Ethnohistory
No pre-Hispanic culture in South America, including the Incas, developed a writing system, so there are no indigenous records of what life was like prior to the arrival of Europeans. When the Spaniards arrived along the coast of South America in CE 1532, the Inca empire was at its largest extent, though in the throes of a civil war between two half-brothers (see below). During and after their conquest of the Incas, Spanish officials and priests began to record information about the Incas, both through observations and interviews with surviving Inca individuals. The important point about this is that the history that was recorded was the Inca version, and that of the dominant faction of the Incas.

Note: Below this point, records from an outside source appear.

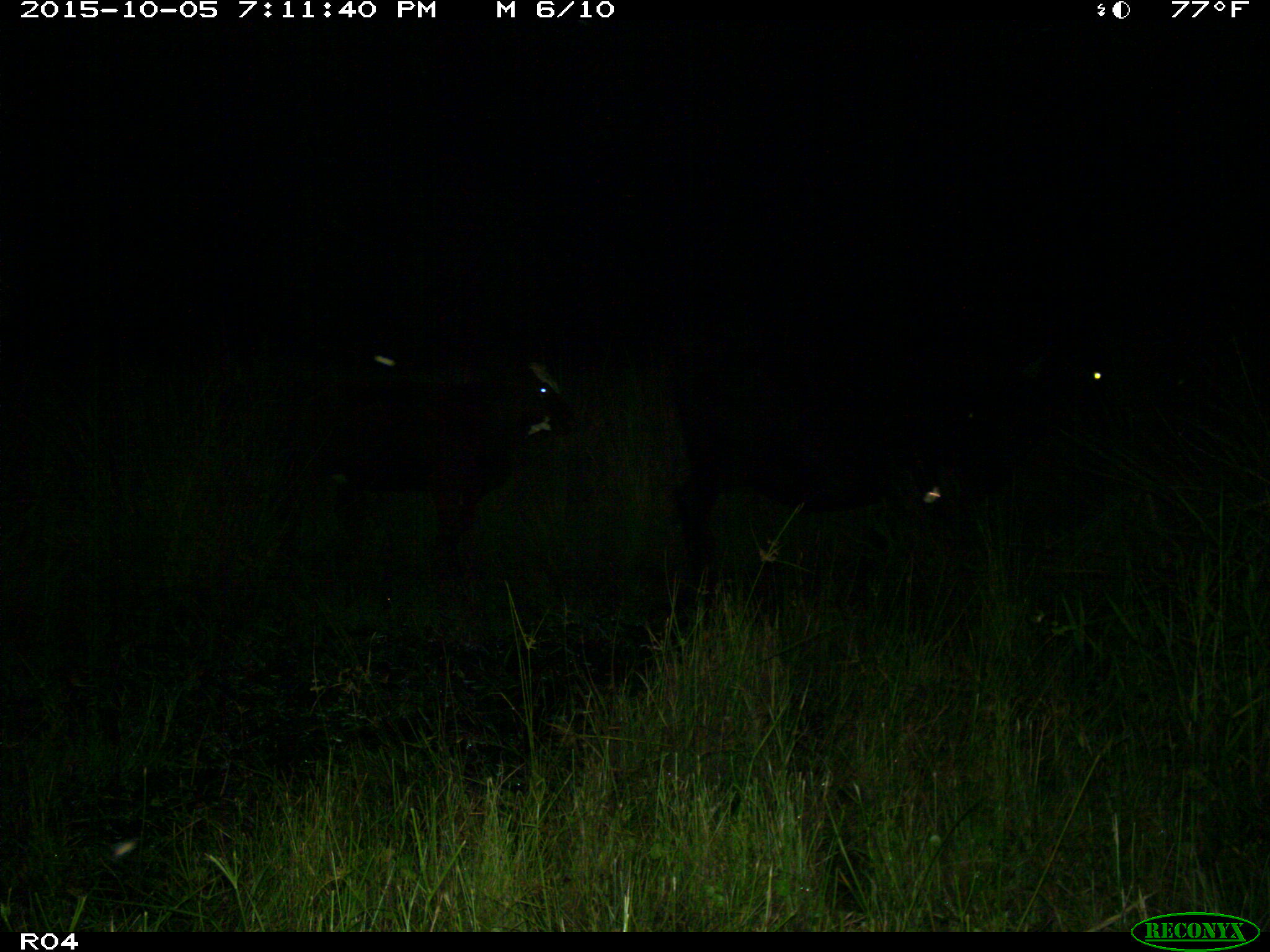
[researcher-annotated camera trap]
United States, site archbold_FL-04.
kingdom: Animalia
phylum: Chordata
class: Mammalia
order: Artiodactyla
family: Bovidae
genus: Bos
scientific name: Bos taurus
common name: domestic cow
Bos taurus (domestic cow).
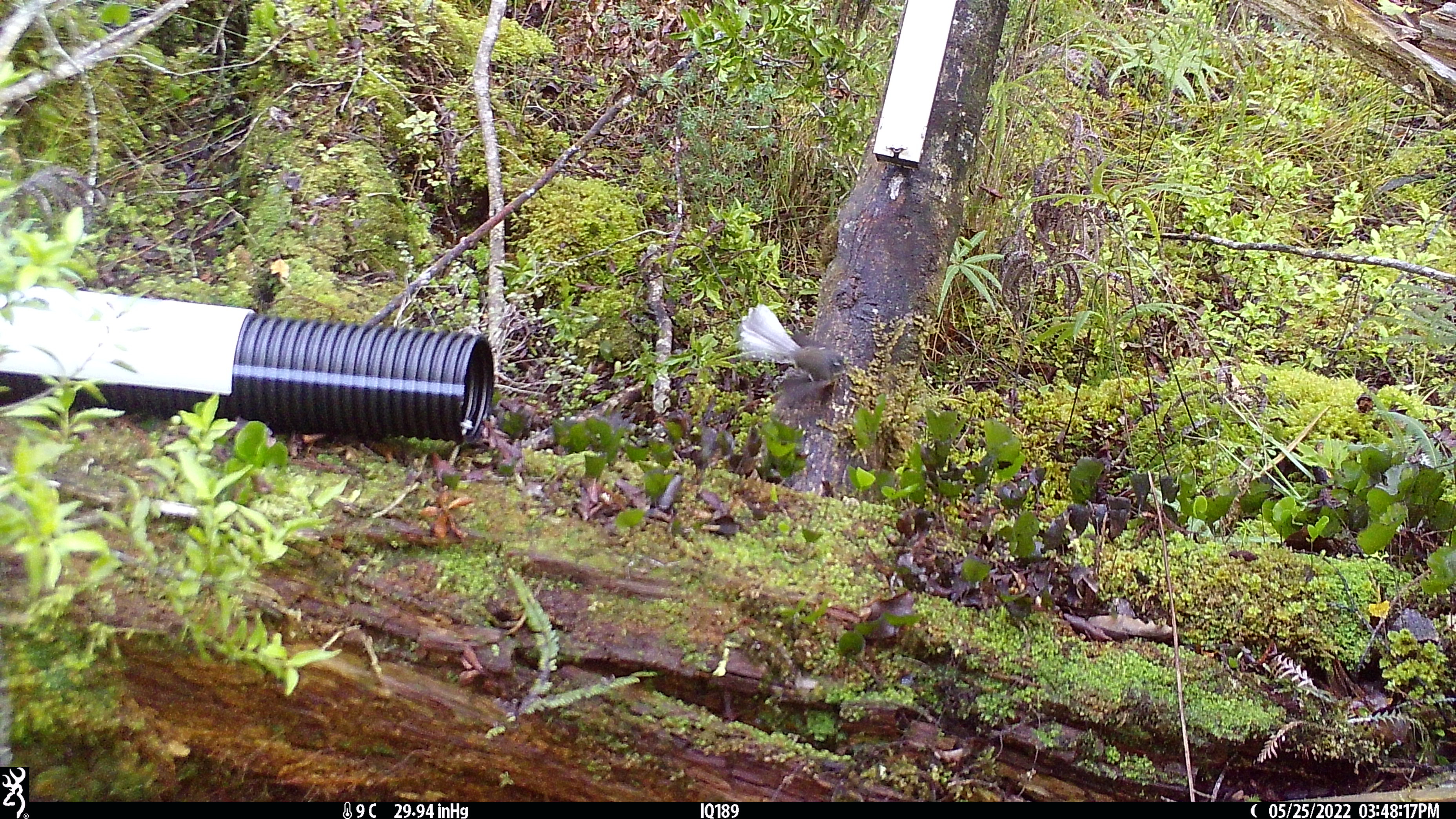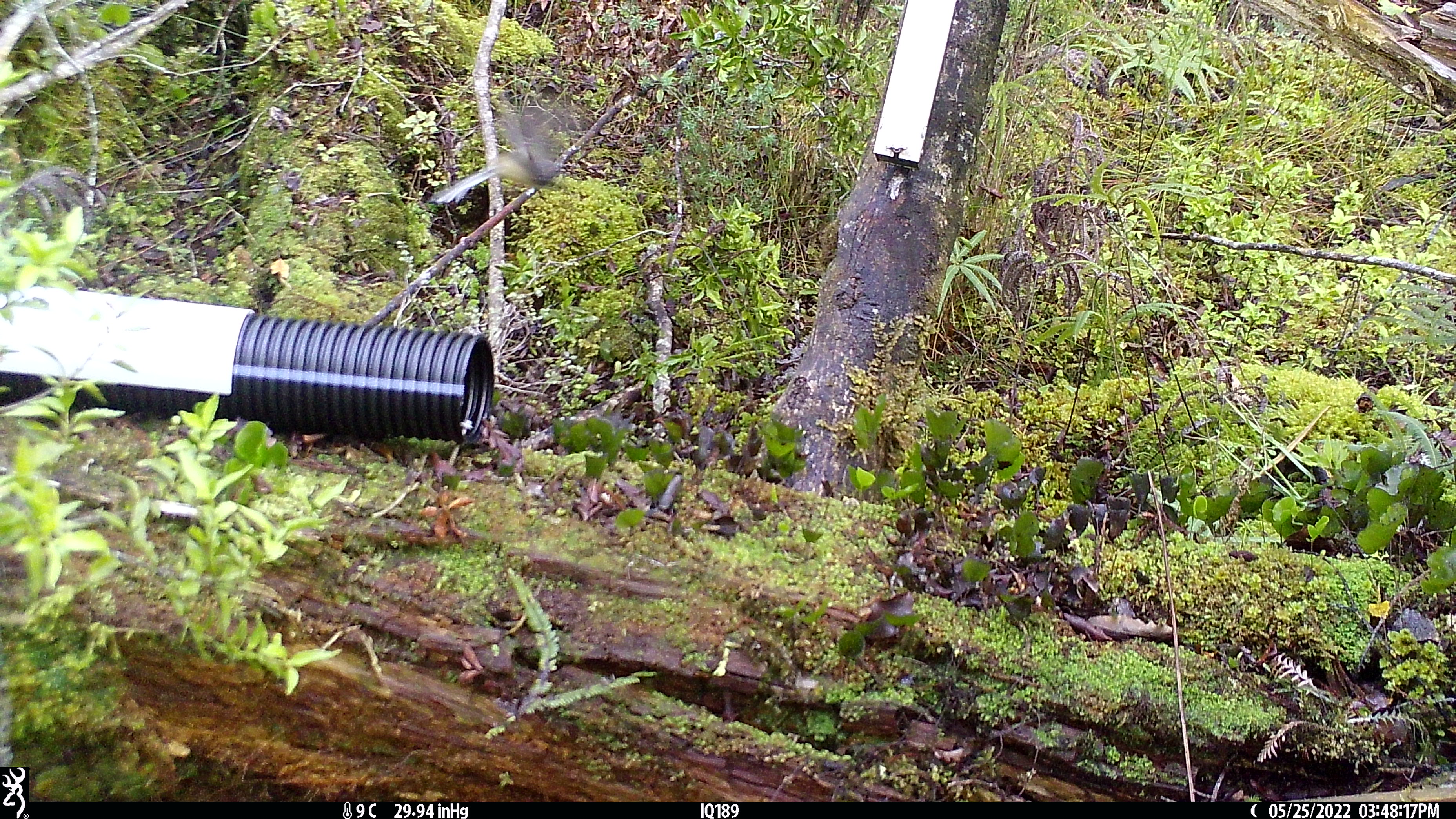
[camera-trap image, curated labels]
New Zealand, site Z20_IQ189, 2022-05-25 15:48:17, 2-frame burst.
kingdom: Animalia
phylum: Chordata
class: Aves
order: Passeriformes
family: Rhipiduridae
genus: Rhipidura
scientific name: Rhipidura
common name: fantails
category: fantail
Fantail (fantails) (Rhipidura).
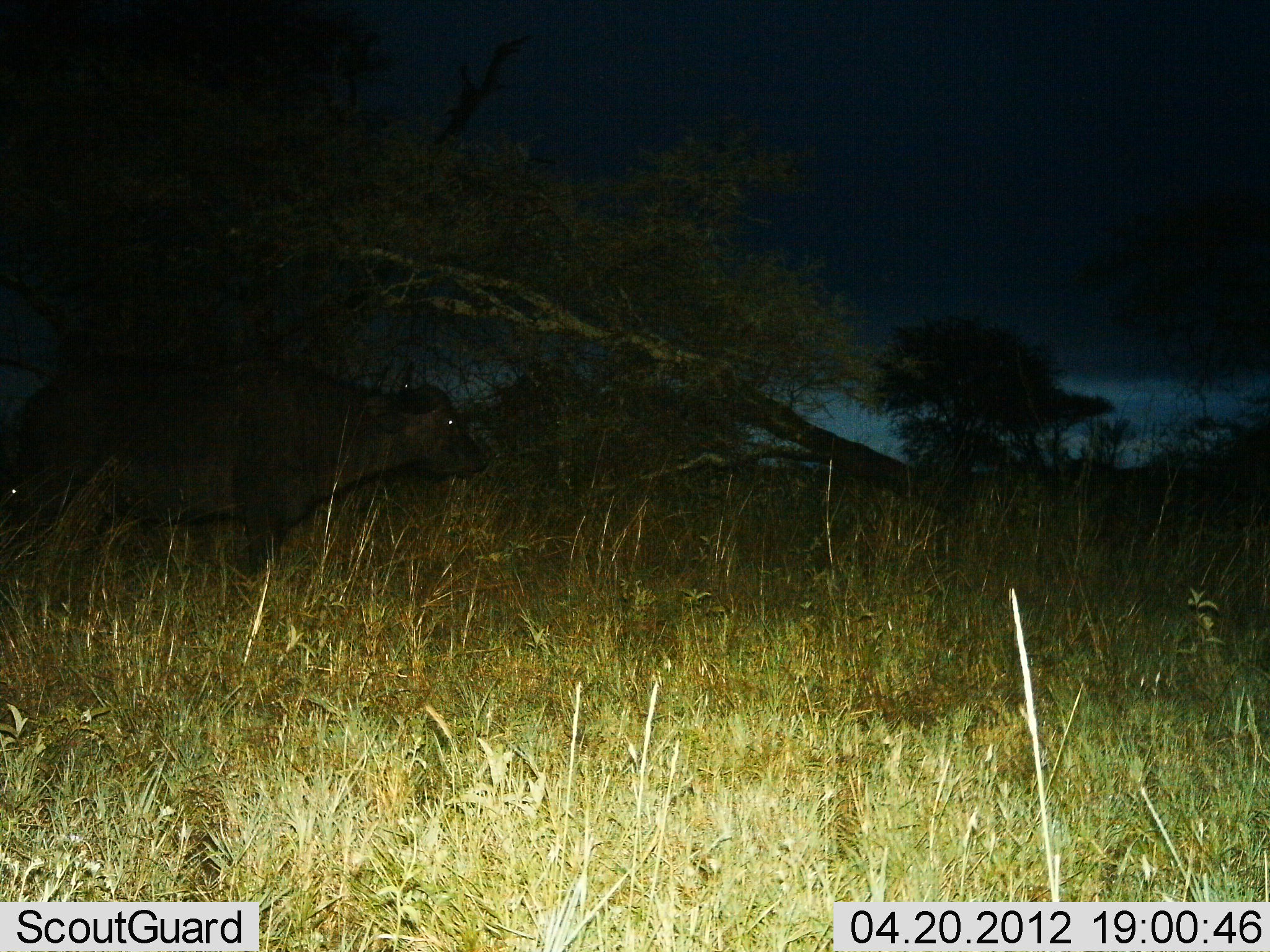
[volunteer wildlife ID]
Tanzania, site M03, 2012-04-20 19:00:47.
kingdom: Animalia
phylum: Chordata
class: Mammalia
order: Artiodactyla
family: Bovidae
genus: Syncerus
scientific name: Syncerus caffer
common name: cape buffalo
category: buffalo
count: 1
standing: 33%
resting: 0%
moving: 67%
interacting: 0%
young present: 8%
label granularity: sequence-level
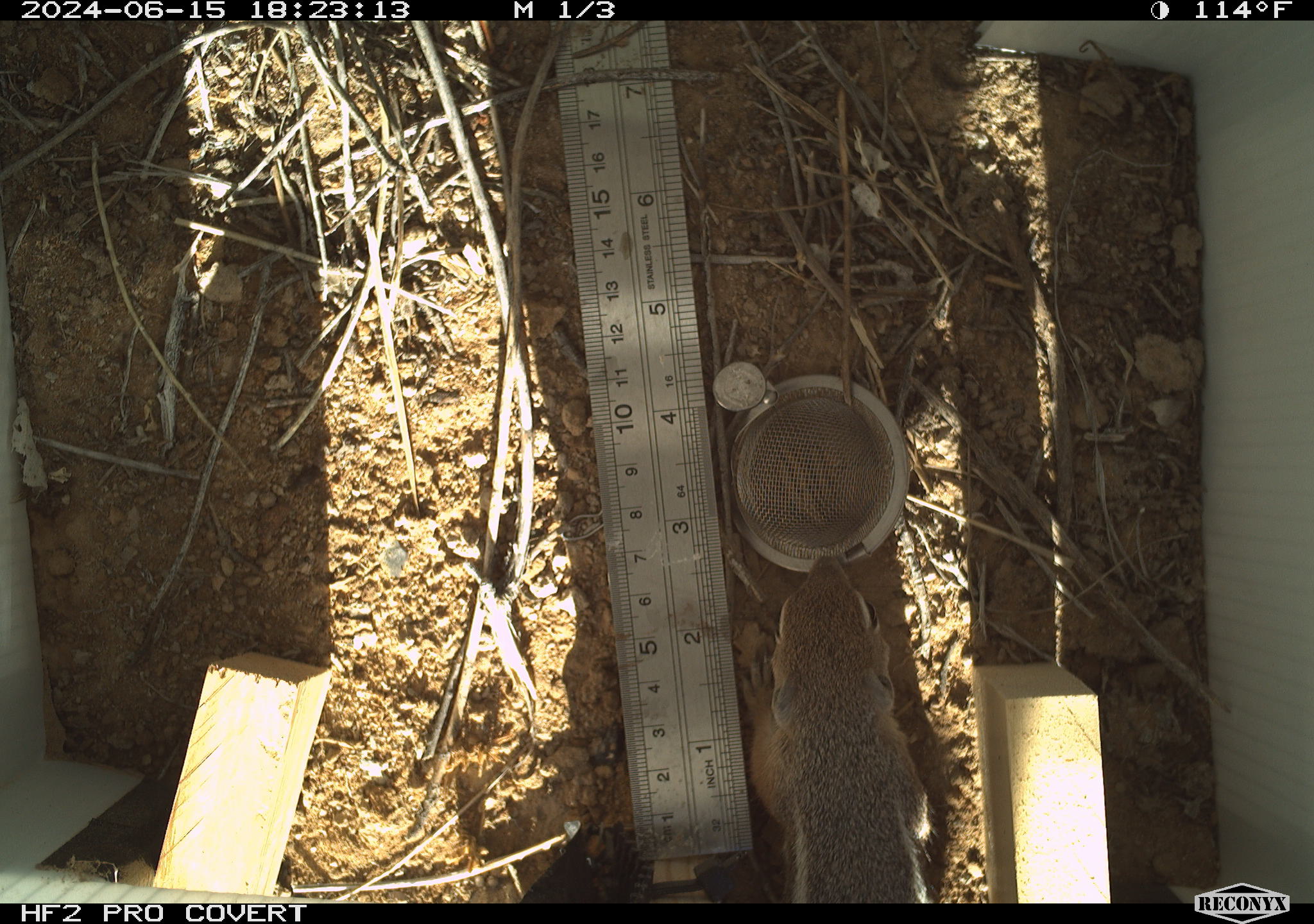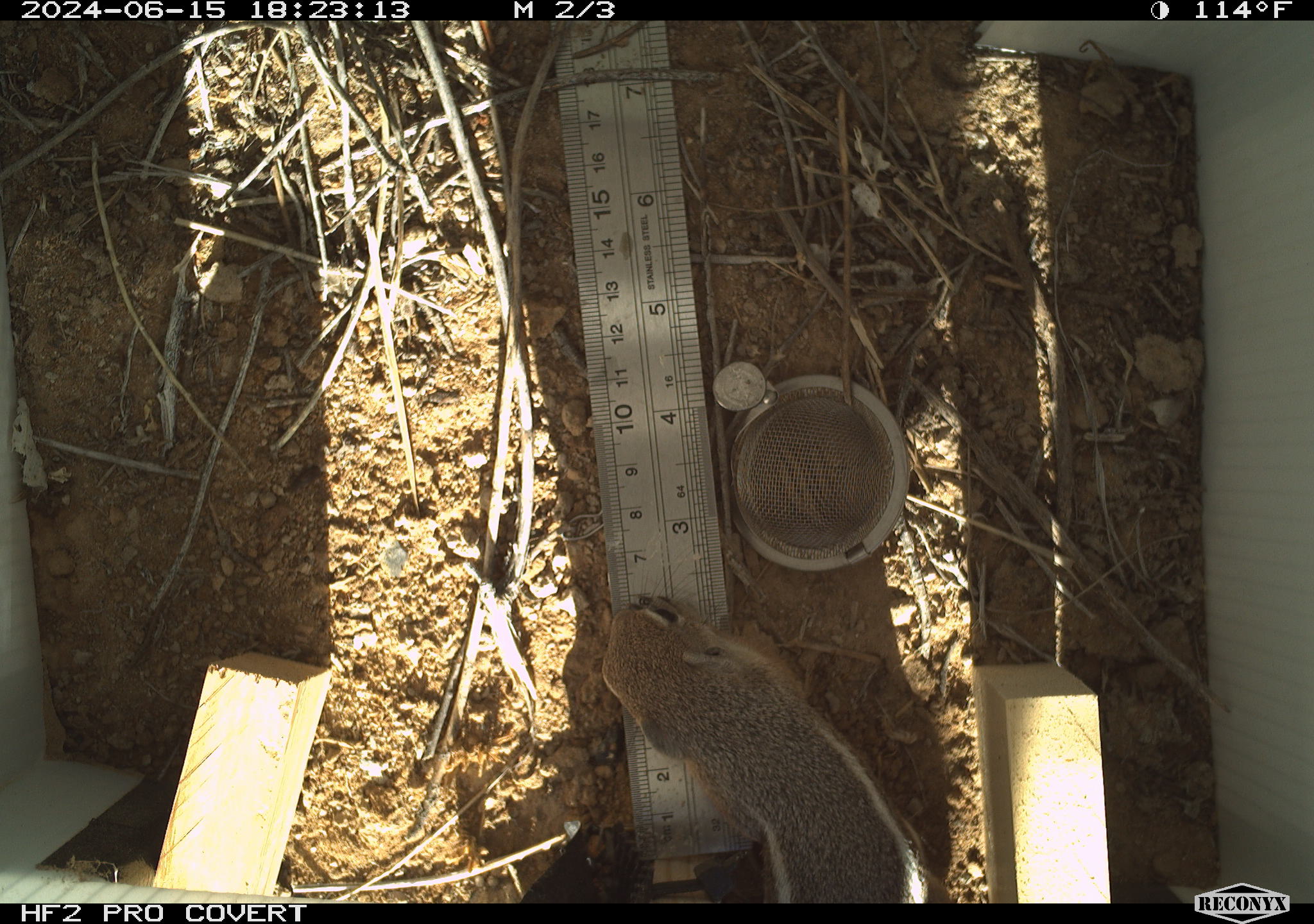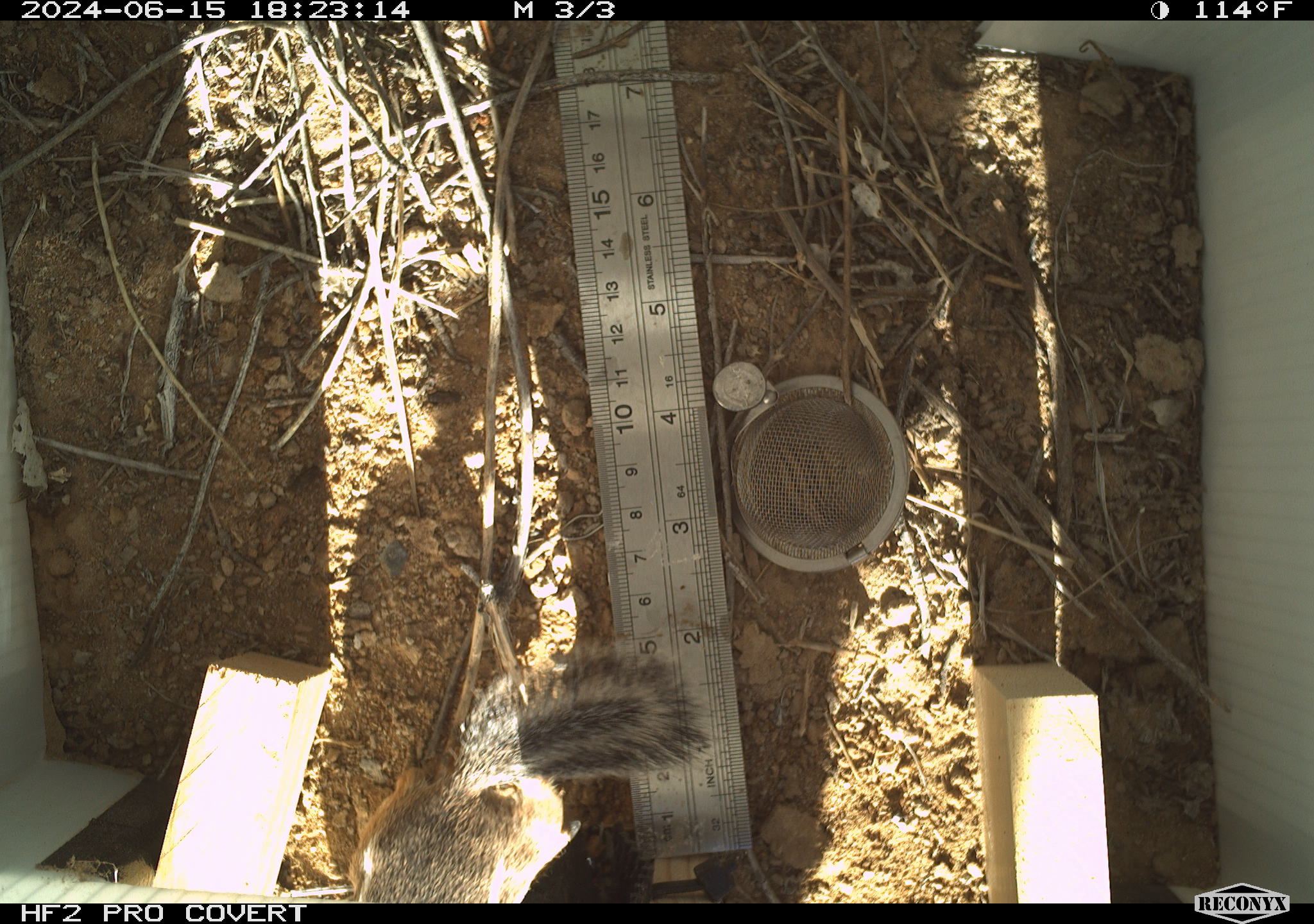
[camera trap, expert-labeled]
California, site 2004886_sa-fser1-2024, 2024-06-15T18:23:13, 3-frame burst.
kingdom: Animalia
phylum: Chordata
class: Mammalia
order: Rodentia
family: Sciuridae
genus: Ammospermophilus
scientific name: Ammospermophilus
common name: antelope ground squirrels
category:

There are relatively few documents that deal with non-Incas, although as time wore on, litigation brought by non-Incas began to show up in court records. In addition, there are some chronicles that discuss what life was like before the Incas came. Still, what we know from these early Spanish documents is one version, and one that was an oral tradition as well. When Inca society is described below, it is well that the reader remembers that this is a skewed view; if a history had been written by a conquered people, or a member of the lower social groups, it might have looked very different (see Americas, South: Inca Ethnohistory).
Another drawback to using ethnohistorical documents is the limitations of the writers. Spanish officials were writing about a culture that was very foreign to them, and they described it in terms that they understood from their own experiences. They also chose to write about those aspects of the Inca society that were important to them, like economic activities, politics, and religion. Daily life and material culture were less important. Spanish writers could also be opinionated, and take the sides of certain factions of the Inca, a point noted by recent authors on the Incas. Still, these documents provide a wealth of information that is not available about the earlier cultures, despite the cautions needed in taking them as the truth. D’Altroy provides a useful guide to the best of the sources on the Inca.
Archaeology
A complementary source of information on the Incas is the archaeological record. Archaeology can provide information about those aspects of culture that eth-nohistorians neglect. What kinds of tools, houses, settlements, items of personal adornment that cultures used are the principal data of archaeology. Less accessible are things like religious beliefs, social structure, marriage patterns, and language. As is evident in other articles in this encyclopedia, the archaeological record has its own drawbacks, the most obvious being that the understanding we gain from it about past cultures is fundamentally one of interpretation. Scholars can look at the same evidence and come to different conclusions. Much of this is due to the incompleteness of the record, but some is also due to the viewpoint of the archaeologist. Archaeology provides a good test of the ethnohistorical record. The book entitled Provincial Inca. Ethnohis-torical and Archaeological Assessment of the Impact of the Inca State provides several case studies of how the two sources of information used together provide a better understanding of the nature of the Inca impact on its vassal polities than either source individually.